One of the key aspects of the report is that it is versioned. Version 1.1, available on Amazon.com, includes just a few small fixes from the 1.0 version that we produced for a limited audience. Now we can get down to the more significant modifications that will eventually see this as a highly refined and revised version 2.0, 3.0 and beyond.
That evolution will be largely based on feedback from readers. We will soon introduce a feedback forum on the report website to gather suggestions and input, though we’re always keen to get ideas in any format.
It in fact makes eminent sense to apply to books the versioning concept that is the foundation of released software. Of course the whole idea of a book is that it is something you invest your all into, and then sit back and rest on once it’s sent off to the publisher or printer. However for many books it would be great to have them versioned, improved gradually over time based both on further insights from the author, and continuing developments in the environment.
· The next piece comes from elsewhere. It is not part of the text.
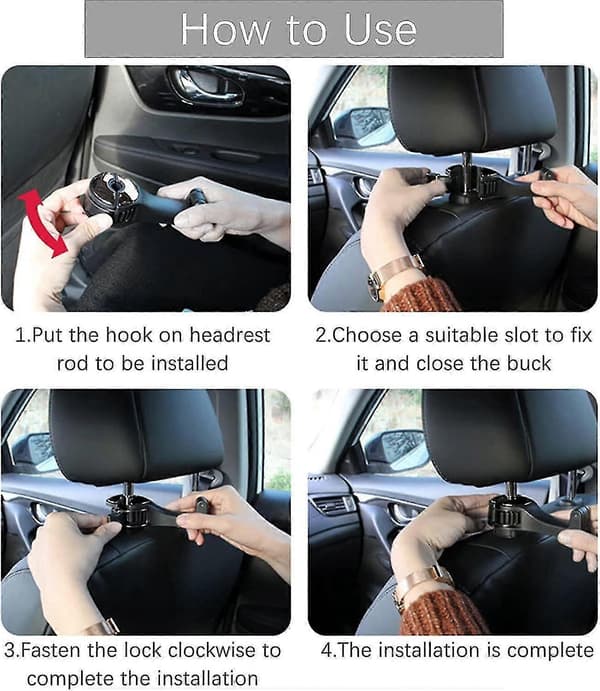 How to Use

1.Put the hook on headrest rod to be installed

2.Choose a suitable slot to fix it and close the buck

3.Fasten the lock clockwise to complete the installation

4.The installation is complete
I launched this blog in November 2002, to accompany the release of my book Living Networks. The book dealt with a rapidly changing world, but took six months to get through the publishing process, and then remained static. A blog was a perfect accompaniment to a static book to be able to reflect and publish immediately on emerging trends in the living networks.
My first book, Developing Knowledge-Based Client Relationships, was first launched in 2000, and then in a second edition in 2005. I put a lot of energy into it, creating a book that was almost half new material.
However therein lies the key problem with versioning books in a publishing industry based on single releases: every book requires an ISBN, even if it’s very slightly different from another one. A new edition is a new book. Distributors treat it as an entirely different book, and if you’re looking at a second edition, you have no idea if there’s a third edition somewhere or what was different from the first edition. Comments and reviews attributed to old versions will not be linked to newer versions. Links to similar books will not be maintained once a new version is out.
So I’ll need to work within this antiquated publishing system as I version this report. Every new version will have a new ISBN, and not be linked in book distribution systems to other versions. I expect that I will continue to get sales through various distribution channels for old versions even after new versions are out. As such, the book website will be important in providing readers access to the latest version.
I’ll keep you posted as I work out how best to apply versioning to the book industry. I don’t think it will be easy, but I think it is a very important step, which the publishing industry needs to embrace.